The yellow leaves at the top of a shrub are contrasted against a deep blue clear sky. An out of focus green tree is in the distance on the right.

Status:

Slept for a good 12 hours last night and into the afternoon, so I must have been wiped out. Reckon it was the writing what done it, on top of fallout from Wednesday. It’s a clear sign that while I might be managing the pacing and avoiding the booms and busts, my actual capacity has not changed too much over the last year. I still can’t do fuckall of note compared to my pre-CFS self. What I can do is squeeze out moments of clarity where I can be relatively normal, make the most of them, and then not crash too badly afterwards. Or something like that.

In heatwave news we have a date and a deadline to get the mirrored shades on the front of the house. Hope to have something up by Wednesday.

Big Read:

Paul Soulellis: What is queer typography?

This is a really interesting lecture transcript, or illustrated essay if you prefer, on the aesthetics of queer media through the last half century, coming out of the 70s, through the AIDS epidemic and into the digital era.

I’ve long held a maximalist definition of queer, one that goes beyond sex and gender into complimentary weirdo (queerdo?) spaces, so I was pleased to see this paragraph on the overlap with zines by “radical artists, punk musicians, poets, political activists, and other marginal communities and movements” which fits with my thinking. (My emphasis)

Looking back now, from more than 50 years in the future, I hesitate to identify these designs themselves as queer. These materials do not define a queer aesthetic, and it would be misguided for us to arrive at that conclusion. Many movements towards liberation used similar tactics, like feminism, racial justice, labor, and anti-war movements. But still, there is something queer going on here, I think, in the moves and the acts and the attitude—design decisions that were made out of necessity, outside of the dominant forces of the design industry and mainstream publishing. These were decisions that were made without access to sophisticated tools, or editorial design expertise. In a very broad sense, queerness can be located in the radical, outsider status of these publications and their designs. This is queerness as an underground, alternative way of creating networks of care. Queerness can be located here in the scrappy, ad hoc, and sometimes homemade designs that were directly related to the urgency of protest and activism and survival.

There’s also some good thoughts on legibility and visibility, given how a lot of this stuff is quite hard to read at times.

And so for decades, we’ve seen how the fight for queer visibility — the fight to be seen by the state, to become clearly read units — leads to status and success shaped not on our own terms, not on queer terms, but by heteropatriarchy: terms like marriage equality, inclusion in the military, and the ability to accumulate and reproduce wealth. Participation in these logics of success demands legibility. A clear reading and gridded organizing of bodies and identities leads to prediction; predictive models lead to policing, and modes of surveillance that accelerate and engage with every aspect of our lives.

I find myself torn on this sort of thing.
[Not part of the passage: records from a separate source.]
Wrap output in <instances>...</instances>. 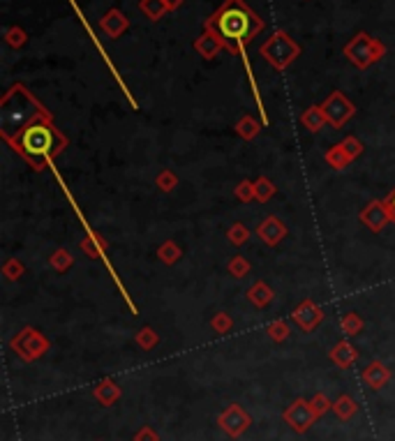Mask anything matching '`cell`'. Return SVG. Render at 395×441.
<instances>
[{
    "label": "cell",
    "mask_w": 395,
    "mask_h": 441,
    "mask_svg": "<svg viewBox=\"0 0 395 441\" xmlns=\"http://www.w3.org/2000/svg\"><path fill=\"white\" fill-rule=\"evenodd\" d=\"M245 296H247V300L252 303V305L256 307V309H263V307H268L270 303H273V298H275V291L273 289L268 287V282H263V280H256L252 287L247 289L245 291Z\"/></svg>",
    "instance_id": "17"
},
{
    "label": "cell",
    "mask_w": 395,
    "mask_h": 441,
    "mask_svg": "<svg viewBox=\"0 0 395 441\" xmlns=\"http://www.w3.org/2000/svg\"><path fill=\"white\" fill-rule=\"evenodd\" d=\"M218 423L227 434H231V437H240V434L249 427V423H252V418L247 416V411L243 409V406L231 404L227 411H222Z\"/></svg>",
    "instance_id": "12"
},
{
    "label": "cell",
    "mask_w": 395,
    "mask_h": 441,
    "mask_svg": "<svg viewBox=\"0 0 395 441\" xmlns=\"http://www.w3.org/2000/svg\"><path fill=\"white\" fill-rule=\"evenodd\" d=\"M49 266H51L55 273L62 275V273H67L69 268L74 266V257L69 254V250H65V247H58V250L49 257Z\"/></svg>",
    "instance_id": "26"
},
{
    "label": "cell",
    "mask_w": 395,
    "mask_h": 441,
    "mask_svg": "<svg viewBox=\"0 0 395 441\" xmlns=\"http://www.w3.org/2000/svg\"><path fill=\"white\" fill-rule=\"evenodd\" d=\"M139 10H141V15L148 17L150 21H159V19L169 12L164 0H139Z\"/></svg>",
    "instance_id": "24"
},
{
    "label": "cell",
    "mask_w": 395,
    "mask_h": 441,
    "mask_svg": "<svg viewBox=\"0 0 395 441\" xmlns=\"http://www.w3.org/2000/svg\"><path fill=\"white\" fill-rule=\"evenodd\" d=\"M315 418H317L315 409H312V404L305 402V399H296V402L284 411V420H287L296 432H305L315 423Z\"/></svg>",
    "instance_id": "13"
},
{
    "label": "cell",
    "mask_w": 395,
    "mask_h": 441,
    "mask_svg": "<svg viewBox=\"0 0 395 441\" xmlns=\"http://www.w3.org/2000/svg\"><path fill=\"white\" fill-rule=\"evenodd\" d=\"M100 28H102V33L107 37H111V39H118L123 35L125 30L130 28V19L123 15L121 10H109L107 15H104L102 19H100Z\"/></svg>",
    "instance_id": "15"
},
{
    "label": "cell",
    "mask_w": 395,
    "mask_h": 441,
    "mask_svg": "<svg viewBox=\"0 0 395 441\" xmlns=\"http://www.w3.org/2000/svg\"><path fill=\"white\" fill-rule=\"evenodd\" d=\"M155 185L159 192H164V195H169V192H173L178 188V176L173 169H162L159 174L155 176Z\"/></svg>",
    "instance_id": "31"
},
{
    "label": "cell",
    "mask_w": 395,
    "mask_h": 441,
    "mask_svg": "<svg viewBox=\"0 0 395 441\" xmlns=\"http://www.w3.org/2000/svg\"><path fill=\"white\" fill-rule=\"evenodd\" d=\"M266 333L268 337L273 342H284L287 337L291 335V328H289V323L284 321V319H277V321H270L268 326H266Z\"/></svg>",
    "instance_id": "34"
},
{
    "label": "cell",
    "mask_w": 395,
    "mask_h": 441,
    "mask_svg": "<svg viewBox=\"0 0 395 441\" xmlns=\"http://www.w3.org/2000/svg\"><path fill=\"white\" fill-rule=\"evenodd\" d=\"M263 28H266L263 19L252 8H247L245 0H225L206 19V30H213L225 42L229 53H243Z\"/></svg>",
    "instance_id": "2"
},
{
    "label": "cell",
    "mask_w": 395,
    "mask_h": 441,
    "mask_svg": "<svg viewBox=\"0 0 395 441\" xmlns=\"http://www.w3.org/2000/svg\"><path fill=\"white\" fill-rule=\"evenodd\" d=\"M386 56V44L379 42L377 37L367 35V33H356L349 42L344 44V58L358 70H367L370 65L379 63Z\"/></svg>",
    "instance_id": "5"
},
{
    "label": "cell",
    "mask_w": 395,
    "mask_h": 441,
    "mask_svg": "<svg viewBox=\"0 0 395 441\" xmlns=\"http://www.w3.org/2000/svg\"><path fill=\"white\" fill-rule=\"evenodd\" d=\"M301 125L308 129V132H319L324 125H328V120H326V116L322 111V105H315V107H308L305 111L301 114Z\"/></svg>",
    "instance_id": "20"
},
{
    "label": "cell",
    "mask_w": 395,
    "mask_h": 441,
    "mask_svg": "<svg viewBox=\"0 0 395 441\" xmlns=\"http://www.w3.org/2000/svg\"><path fill=\"white\" fill-rule=\"evenodd\" d=\"M10 347H12L14 354L21 358V361L33 363L51 349V342L46 340V335L42 333V330L33 328V326H24L10 340Z\"/></svg>",
    "instance_id": "6"
},
{
    "label": "cell",
    "mask_w": 395,
    "mask_h": 441,
    "mask_svg": "<svg viewBox=\"0 0 395 441\" xmlns=\"http://www.w3.org/2000/svg\"><path fill=\"white\" fill-rule=\"evenodd\" d=\"M324 316L326 314H324L322 305H317L312 298H305L294 307V312H291V321H294L303 333H312V330L324 321Z\"/></svg>",
    "instance_id": "10"
},
{
    "label": "cell",
    "mask_w": 395,
    "mask_h": 441,
    "mask_svg": "<svg viewBox=\"0 0 395 441\" xmlns=\"http://www.w3.org/2000/svg\"><path fill=\"white\" fill-rule=\"evenodd\" d=\"M363 326H365V321L358 312H346V314H342V319H340V328H342V333L349 337L358 335L360 330H363Z\"/></svg>",
    "instance_id": "27"
},
{
    "label": "cell",
    "mask_w": 395,
    "mask_h": 441,
    "mask_svg": "<svg viewBox=\"0 0 395 441\" xmlns=\"http://www.w3.org/2000/svg\"><path fill=\"white\" fill-rule=\"evenodd\" d=\"M3 278L7 282H17L24 278V273H26V266H24V261H19L17 257H10V259H5V264H3Z\"/></svg>",
    "instance_id": "30"
},
{
    "label": "cell",
    "mask_w": 395,
    "mask_h": 441,
    "mask_svg": "<svg viewBox=\"0 0 395 441\" xmlns=\"http://www.w3.org/2000/svg\"><path fill=\"white\" fill-rule=\"evenodd\" d=\"M333 411H335L342 420H346V418H351L353 413H356V402H353L349 395H340L337 402L333 404Z\"/></svg>",
    "instance_id": "37"
},
{
    "label": "cell",
    "mask_w": 395,
    "mask_h": 441,
    "mask_svg": "<svg viewBox=\"0 0 395 441\" xmlns=\"http://www.w3.org/2000/svg\"><path fill=\"white\" fill-rule=\"evenodd\" d=\"M211 328L218 335H227L229 330L234 328V316L229 314V312H215L213 319H211Z\"/></svg>",
    "instance_id": "36"
},
{
    "label": "cell",
    "mask_w": 395,
    "mask_h": 441,
    "mask_svg": "<svg viewBox=\"0 0 395 441\" xmlns=\"http://www.w3.org/2000/svg\"><path fill=\"white\" fill-rule=\"evenodd\" d=\"M358 219L365 229H370L372 233H379L393 222V215L391 210H388V206L384 204V199H372V201L358 213Z\"/></svg>",
    "instance_id": "9"
},
{
    "label": "cell",
    "mask_w": 395,
    "mask_h": 441,
    "mask_svg": "<svg viewBox=\"0 0 395 441\" xmlns=\"http://www.w3.org/2000/svg\"><path fill=\"white\" fill-rule=\"evenodd\" d=\"M7 146L24 157L33 171H44L55 162V157L65 153L67 136L55 127L53 116H42L7 141Z\"/></svg>",
    "instance_id": "1"
},
{
    "label": "cell",
    "mask_w": 395,
    "mask_h": 441,
    "mask_svg": "<svg viewBox=\"0 0 395 441\" xmlns=\"http://www.w3.org/2000/svg\"><path fill=\"white\" fill-rule=\"evenodd\" d=\"M81 252L86 254L90 259H107V252H109V243L107 238L100 236L97 231L88 229V236L81 238Z\"/></svg>",
    "instance_id": "16"
},
{
    "label": "cell",
    "mask_w": 395,
    "mask_h": 441,
    "mask_svg": "<svg viewBox=\"0 0 395 441\" xmlns=\"http://www.w3.org/2000/svg\"><path fill=\"white\" fill-rule=\"evenodd\" d=\"M227 240L231 243L234 247H243L249 240V229L243 222H234L231 226L227 229Z\"/></svg>",
    "instance_id": "32"
},
{
    "label": "cell",
    "mask_w": 395,
    "mask_h": 441,
    "mask_svg": "<svg viewBox=\"0 0 395 441\" xmlns=\"http://www.w3.org/2000/svg\"><path fill=\"white\" fill-rule=\"evenodd\" d=\"M388 379H391V372H388V368L381 361H372L363 370V381L370 386V388H374V390H379L381 386L388 381Z\"/></svg>",
    "instance_id": "19"
},
{
    "label": "cell",
    "mask_w": 395,
    "mask_h": 441,
    "mask_svg": "<svg viewBox=\"0 0 395 441\" xmlns=\"http://www.w3.org/2000/svg\"><path fill=\"white\" fill-rule=\"evenodd\" d=\"M275 192H277V185L270 181L268 176H259L254 181V199L259 204H266L270 201V199L275 197Z\"/></svg>",
    "instance_id": "25"
},
{
    "label": "cell",
    "mask_w": 395,
    "mask_h": 441,
    "mask_svg": "<svg viewBox=\"0 0 395 441\" xmlns=\"http://www.w3.org/2000/svg\"><path fill=\"white\" fill-rule=\"evenodd\" d=\"M227 271H229V275H231V278L243 280V278H247L249 271H252V264H249V259H245L243 254H236V257L229 259Z\"/></svg>",
    "instance_id": "28"
},
{
    "label": "cell",
    "mask_w": 395,
    "mask_h": 441,
    "mask_svg": "<svg viewBox=\"0 0 395 441\" xmlns=\"http://www.w3.org/2000/svg\"><path fill=\"white\" fill-rule=\"evenodd\" d=\"M134 441H159V437L155 430H150V427H141V430L134 434Z\"/></svg>",
    "instance_id": "39"
},
{
    "label": "cell",
    "mask_w": 395,
    "mask_h": 441,
    "mask_svg": "<svg viewBox=\"0 0 395 441\" xmlns=\"http://www.w3.org/2000/svg\"><path fill=\"white\" fill-rule=\"evenodd\" d=\"M322 111L333 129H340L356 116V105L346 98L342 91H333L328 98L322 102Z\"/></svg>",
    "instance_id": "8"
},
{
    "label": "cell",
    "mask_w": 395,
    "mask_h": 441,
    "mask_svg": "<svg viewBox=\"0 0 395 441\" xmlns=\"http://www.w3.org/2000/svg\"><path fill=\"white\" fill-rule=\"evenodd\" d=\"M363 150H365V146L358 136H344L340 143H335V146H331L326 150L324 162L328 164L333 171H344L353 160H358V157L363 155Z\"/></svg>",
    "instance_id": "7"
},
{
    "label": "cell",
    "mask_w": 395,
    "mask_h": 441,
    "mask_svg": "<svg viewBox=\"0 0 395 441\" xmlns=\"http://www.w3.org/2000/svg\"><path fill=\"white\" fill-rule=\"evenodd\" d=\"M234 129H236V134H238L243 141H252L261 132V123L256 120L254 116H243V118L236 123Z\"/></svg>",
    "instance_id": "23"
},
{
    "label": "cell",
    "mask_w": 395,
    "mask_h": 441,
    "mask_svg": "<svg viewBox=\"0 0 395 441\" xmlns=\"http://www.w3.org/2000/svg\"><path fill=\"white\" fill-rule=\"evenodd\" d=\"M256 236H259L263 245L277 247L289 236V229H287V224H284V219H280L277 215H266L259 224H256Z\"/></svg>",
    "instance_id": "11"
},
{
    "label": "cell",
    "mask_w": 395,
    "mask_h": 441,
    "mask_svg": "<svg viewBox=\"0 0 395 441\" xmlns=\"http://www.w3.org/2000/svg\"><path fill=\"white\" fill-rule=\"evenodd\" d=\"M155 254L164 266H173V264H178L180 257H183V247H180L176 240L169 238V240H164V243H159Z\"/></svg>",
    "instance_id": "21"
},
{
    "label": "cell",
    "mask_w": 395,
    "mask_h": 441,
    "mask_svg": "<svg viewBox=\"0 0 395 441\" xmlns=\"http://www.w3.org/2000/svg\"><path fill=\"white\" fill-rule=\"evenodd\" d=\"M5 42L12 49H24L28 42V33L21 26H10V28H5Z\"/></svg>",
    "instance_id": "33"
},
{
    "label": "cell",
    "mask_w": 395,
    "mask_h": 441,
    "mask_svg": "<svg viewBox=\"0 0 395 441\" xmlns=\"http://www.w3.org/2000/svg\"><path fill=\"white\" fill-rule=\"evenodd\" d=\"M95 397H97V402H102L104 406H111L118 397H121V388H118L116 381L104 379V381L95 386Z\"/></svg>",
    "instance_id": "22"
},
{
    "label": "cell",
    "mask_w": 395,
    "mask_h": 441,
    "mask_svg": "<svg viewBox=\"0 0 395 441\" xmlns=\"http://www.w3.org/2000/svg\"><path fill=\"white\" fill-rule=\"evenodd\" d=\"M194 51H197L204 60H213L215 56H220L222 51H227V46L213 30L204 28V33L194 39Z\"/></svg>",
    "instance_id": "14"
},
{
    "label": "cell",
    "mask_w": 395,
    "mask_h": 441,
    "mask_svg": "<svg viewBox=\"0 0 395 441\" xmlns=\"http://www.w3.org/2000/svg\"><path fill=\"white\" fill-rule=\"evenodd\" d=\"M312 409H315V413H317V418L319 416H322V413H326V411H328L331 409V402H328V399H326V395H322V393H319V395H315V399H312Z\"/></svg>",
    "instance_id": "38"
},
{
    "label": "cell",
    "mask_w": 395,
    "mask_h": 441,
    "mask_svg": "<svg viewBox=\"0 0 395 441\" xmlns=\"http://www.w3.org/2000/svg\"><path fill=\"white\" fill-rule=\"evenodd\" d=\"M164 3H166V8H169V12H176L185 0H164Z\"/></svg>",
    "instance_id": "41"
},
{
    "label": "cell",
    "mask_w": 395,
    "mask_h": 441,
    "mask_svg": "<svg viewBox=\"0 0 395 441\" xmlns=\"http://www.w3.org/2000/svg\"><path fill=\"white\" fill-rule=\"evenodd\" d=\"M234 197L238 199L240 204L256 201V199H254V181H249V178H243V181L234 188Z\"/></svg>",
    "instance_id": "35"
},
{
    "label": "cell",
    "mask_w": 395,
    "mask_h": 441,
    "mask_svg": "<svg viewBox=\"0 0 395 441\" xmlns=\"http://www.w3.org/2000/svg\"><path fill=\"white\" fill-rule=\"evenodd\" d=\"M301 44L289 35L287 30H275L266 42L261 44L259 53L266 58L270 67H275L277 72H284L294 60L301 56Z\"/></svg>",
    "instance_id": "4"
},
{
    "label": "cell",
    "mask_w": 395,
    "mask_h": 441,
    "mask_svg": "<svg viewBox=\"0 0 395 441\" xmlns=\"http://www.w3.org/2000/svg\"><path fill=\"white\" fill-rule=\"evenodd\" d=\"M134 342H137V347H139V349L150 351V349H155L157 344H159V335L155 333V328L143 326V328L139 330V333L134 335Z\"/></svg>",
    "instance_id": "29"
},
{
    "label": "cell",
    "mask_w": 395,
    "mask_h": 441,
    "mask_svg": "<svg viewBox=\"0 0 395 441\" xmlns=\"http://www.w3.org/2000/svg\"><path fill=\"white\" fill-rule=\"evenodd\" d=\"M42 116H53L24 84H14L0 100V136L5 143Z\"/></svg>",
    "instance_id": "3"
},
{
    "label": "cell",
    "mask_w": 395,
    "mask_h": 441,
    "mask_svg": "<svg viewBox=\"0 0 395 441\" xmlns=\"http://www.w3.org/2000/svg\"><path fill=\"white\" fill-rule=\"evenodd\" d=\"M331 361L337 365V368H349V365H353L358 361V351H356V347H353L351 342H346V340H342V342H337L335 347L331 349Z\"/></svg>",
    "instance_id": "18"
},
{
    "label": "cell",
    "mask_w": 395,
    "mask_h": 441,
    "mask_svg": "<svg viewBox=\"0 0 395 441\" xmlns=\"http://www.w3.org/2000/svg\"><path fill=\"white\" fill-rule=\"evenodd\" d=\"M384 204L388 206V210H391V215H393V222H395V188L388 192L386 199H384Z\"/></svg>",
    "instance_id": "40"
}]
</instances>
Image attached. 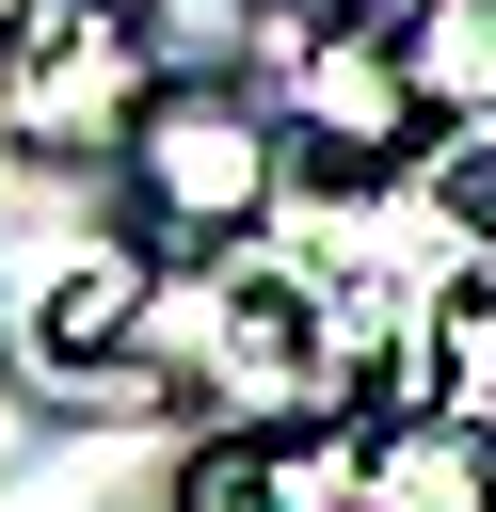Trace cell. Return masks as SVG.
Segmentation results:
<instances>
[{
  "label": "cell",
  "instance_id": "obj_1",
  "mask_svg": "<svg viewBox=\"0 0 496 512\" xmlns=\"http://www.w3.org/2000/svg\"><path fill=\"white\" fill-rule=\"evenodd\" d=\"M272 144L336 208H368V192H400L432 160V96H416L384 0H288L272 16Z\"/></svg>",
  "mask_w": 496,
  "mask_h": 512
},
{
  "label": "cell",
  "instance_id": "obj_2",
  "mask_svg": "<svg viewBox=\"0 0 496 512\" xmlns=\"http://www.w3.org/2000/svg\"><path fill=\"white\" fill-rule=\"evenodd\" d=\"M112 160H128V208H144V240H176V256H240L256 224H272V192H288V144H272V96H240V80H144V112L112 128Z\"/></svg>",
  "mask_w": 496,
  "mask_h": 512
},
{
  "label": "cell",
  "instance_id": "obj_3",
  "mask_svg": "<svg viewBox=\"0 0 496 512\" xmlns=\"http://www.w3.org/2000/svg\"><path fill=\"white\" fill-rule=\"evenodd\" d=\"M208 384H224L240 416H352V400H400L384 304H368L352 272H224Z\"/></svg>",
  "mask_w": 496,
  "mask_h": 512
},
{
  "label": "cell",
  "instance_id": "obj_4",
  "mask_svg": "<svg viewBox=\"0 0 496 512\" xmlns=\"http://www.w3.org/2000/svg\"><path fill=\"white\" fill-rule=\"evenodd\" d=\"M144 80H160V48H144L128 0H0V112H16V144L96 160L144 112Z\"/></svg>",
  "mask_w": 496,
  "mask_h": 512
},
{
  "label": "cell",
  "instance_id": "obj_5",
  "mask_svg": "<svg viewBox=\"0 0 496 512\" xmlns=\"http://www.w3.org/2000/svg\"><path fill=\"white\" fill-rule=\"evenodd\" d=\"M384 32H400V64H416L432 128H464V112L496 96V0H384Z\"/></svg>",
  "mask_w": 496,
  "mask_h": 512
}]
</instances>
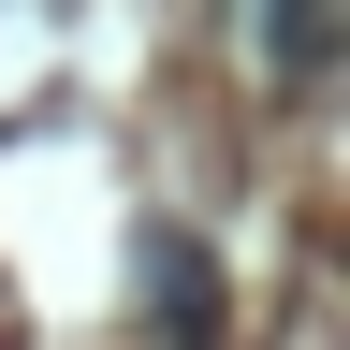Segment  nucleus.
Wrapping results in <instances>:
<instances>
[{
    "label": "nucleus",
    "mask_w": 350,
    "mask_h": 350,
    "mask_svg": "<svg viewBox=\"0 0 350 350\" xmlns=\"http://www.w3.org/2000/svg\"><path fill=\"white\" fill-rule=\"evenodd\" d=\"M161 321H175V350H204V262L161 234Z\"/></svg>",
    "instance_id": "f257e3e1"
}]
</instances>
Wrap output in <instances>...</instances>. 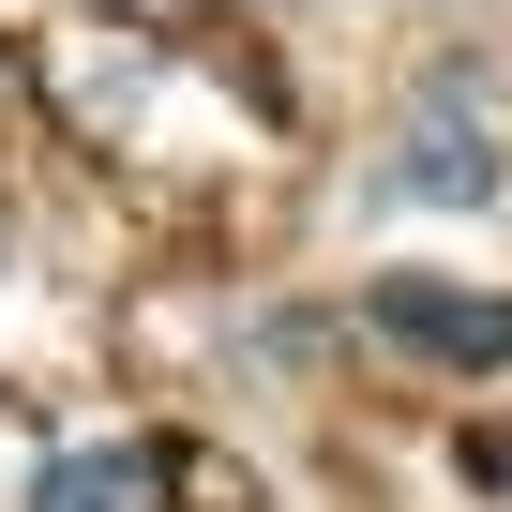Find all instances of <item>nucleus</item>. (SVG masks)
I'll return each instance as SVG.
<instances>
[{
  "mask_svg": "<svg viewBox=\"0 0 512 512\" xmlns=\"http://www.w3.org/2000/svg\"><path fill=\"white\" fill-rule=\"evenodd\" d=\"M362 317H377L392 347L452 362V377H497V362H512V287H452V272H377V287H362Z\"/></svg>",
  "mask_w": 512,
  "mask_h": 512,
  "instance_id": "nucleus-1",
  "label": "nucleus"
},
{
  "mask_svg": "<svg viewBox=\"0 0 512 512\" xmlns=\"http://www.w3.org/2000/svg\"><path fill=\"white\" fill-rule=\"evenodd\" d=\"M392 196H437V211H482V196H497V136L452 121V76L422 91V121H407V151H392Z\"/></svg>",
  "mask_w": 512,
  "mask_h": 512,
  "instance_id": "nucleus-2",
  "label": "nucleus"
},
{
  "mask_svg": "<svg viewBox=\"0 0 512 512\" xmlns=\"http://www.w3.org/2000/svg\"><path fill=\"white\" fill-rule=\"evenodd\" d=\"M31 512H166V452L151 437H76L31 467Z\"/></svg>",
  "mask_w": 512,
  "mask_h": 512,
  "instance_id": "nucleus-3",
  "label": "nucleus"
}]
</instances>
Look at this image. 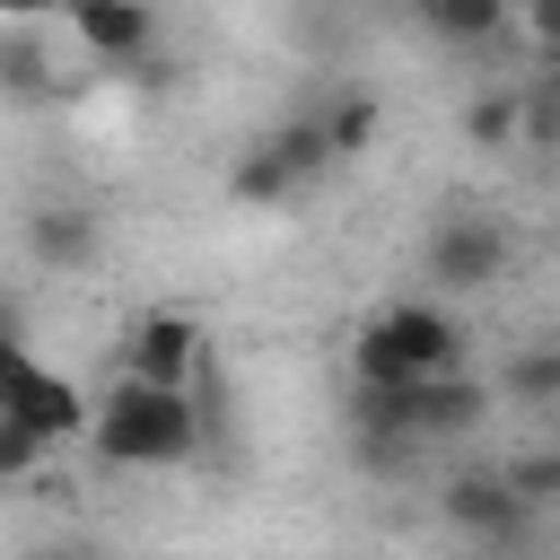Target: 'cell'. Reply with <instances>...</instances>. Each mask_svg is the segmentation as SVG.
<instances>
[{
	"instance_id": "cell-1",
	"label": "cell",
	"mask_w": 560,
	"mask_h": 560,
	"mask_svg": "<svg viewBox=\"0 0 560 560\" xmlns=\"http://www.w3.org/2000/svg\"><path fill=\"white\" fill-rule=\"evenodd\" d=\"M88 438L105 464L122 472H166L201 446V402L184 385H149V376H122L96 411H88Z\"/></svg>"
},
{
	"instance_id": "cell-2",
	"label": "cell",
	"mask_w": 560,
	"mask_h": 560,
	"mask_svg": "<svg viewBox=\"0 0 560 560\" xmlns=\"http://www.w3.org/2000/svg\"><path fill=\"white\" fill-rule=\"evenodd\" d=\"M210 368V341L184 306H149L122 324V376H149V385H192Z\"/></svg>"
},
{
	"instance_id": "cell-3",
	"label": "cell",
	"mask_w": 560,
	"mask_h": 560,
	"mask_svg": "<svg viewBox=\"0 0 560 560\" xmlns=\"http://www.w3.org/2000/svg\"><path fill=\"white\" fill-rule=\"evenodd\" d=\"M429 280L446 289V298H472V289H490L499 271H508V228L499 219H438V236H429Z\"/></svg>"
},
{
	"instance_id": "cell-4",
	"label": "cell",
	"mask_w": 560,
	"mask_h": 560,
	"mask_svg": "<svg viewBox=\"0 0 560 560\" xmlns=\"http://www.w3.org/2000/svg\"><path fill=\"white\" fill-rule=\"evenodd\" d=\"M446 516H455L472 542H525L534 499H525L508 472H455V481H446Z\"/></svg>"
},
{
	"instance_id": "cell-5",
	"label": "cell",
	"mask_w": 560,
	"mask_h": 560,
	"mask_svg": "<svg viewBox=\"0 0 560 560\" xmlns=\"http://www.w3.org/2000/svg\"><path fill=\"white\" fill-rule=\"evenodd\" d=\"M88 411H96V402H88L70 376H52V368H26L0 420H18V429H26V438H44V446H70V438H88Z\"/></svg>"
},
{
	"instance_id": "cell-6",
	"label": "cell",
	"mask_w": 560,
	"mask_h": 560,
	"mask_svg": "<svg viewBox=\"0 0 560 560\" xmlns=\"http://www.w3.org/2000/svg\"><path fill=\"white\" fill-rule=\"evenodd\" d=\"M61 9H70V35L96 61H140L158 44V9L149 0H61Z\"/></svg>"
},
{
	"instance_id": "cell-7",
	"label": "cell",
	"mask_w": 560,
	"mask_h": 560,
	"mask_svg": "<svg viewBox=\"0 0 560 560\" xmlns=\"http://www.w3.org/2000/svg\"><path fill=\"white\" fill-rule=\"evenodd\" d=\"M385 332H394V350H402V368H411V376L464 368V324H455L446 306H429V298H402V306H385Z\"/></svg>"
},
{
	"instance_id": "cell-8",
	"label": "cell",
	"mask_w": 560,
	"mask_h": 560,
	"mask_svg": "<svg viewBox=\"0 0 560 560\" xmlns=\"http://www.w3.org/2000/svg\"><path fill=\"white\" fill-rule=\"evenodd\" d=\"M289 192H306V175L289 166V149H280V140H254V149L228 166V201H245V210H280Z\"/></svg>"
},
{
	"instance_id": "cell-9",
	"label": "cell",
	"mask_w": 560,
	"mask_h": 560,
	"mask_svg": "<svg viewBox=\"0 0 560 560\" xmlns=\"http://www.w3.org/2000/svg\"><path fill=\"white\" fill-rule=\"evenodd\" d=\"M26 254L44 271H88L96 262V219L88 210H35L26 219Z\"/></svg>"
},
{
	"instance_id": "cell-10",
	"label": "cell",
	"mask_w": 560,
	"mask_h": 560,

On the one hand I’ve often sought invisibility and the desire to hide away from the normies, from dressing neutrally to finding safe spaces. But within media I demand clarity and legibility. I hate messy design that gets in the way of understanding. I read this essay using my browser’s reader mode so I didn’t have to deal with that pink background and tight linespacing. For me, illegibility is how the world keeps me from knowledge and therefore power. It also keeps me from connecting with others like me — I need my work to be a clear signal to penetrate the mainstream noise.

But if the political wind were to permanently blow towards authoritarianism I can definitely see how that legibility and visibility could be a problem. (This is the premise of the excellent Tip Toe, that maybe coming out of the closet was a mistake.) We’re going to need to learn, or re-learn, how to go under the radar while still staying in contact. In online terms it’s all bit Dark Forest Internet, sending quiet, coded messages that pass through or are ignored by the bad algorithms. (I know I’ve felt a lot of relief from realising Google no longer sends random search traffic my way.)

Anyway, plenty to ponder.

The lecture was given a few years ago and has been developed into a book, Survival by Sharing: Essays on Queer Typography which is published in October.

Reading:

Listening:

  • The Dark Truth About Mount Rushmore — I knew a load of this but can’t remember where I saw or read about it, so this is a nice reminder of how something I grew up thinking was just a thing they had in the US is actually where some baaad shit that down.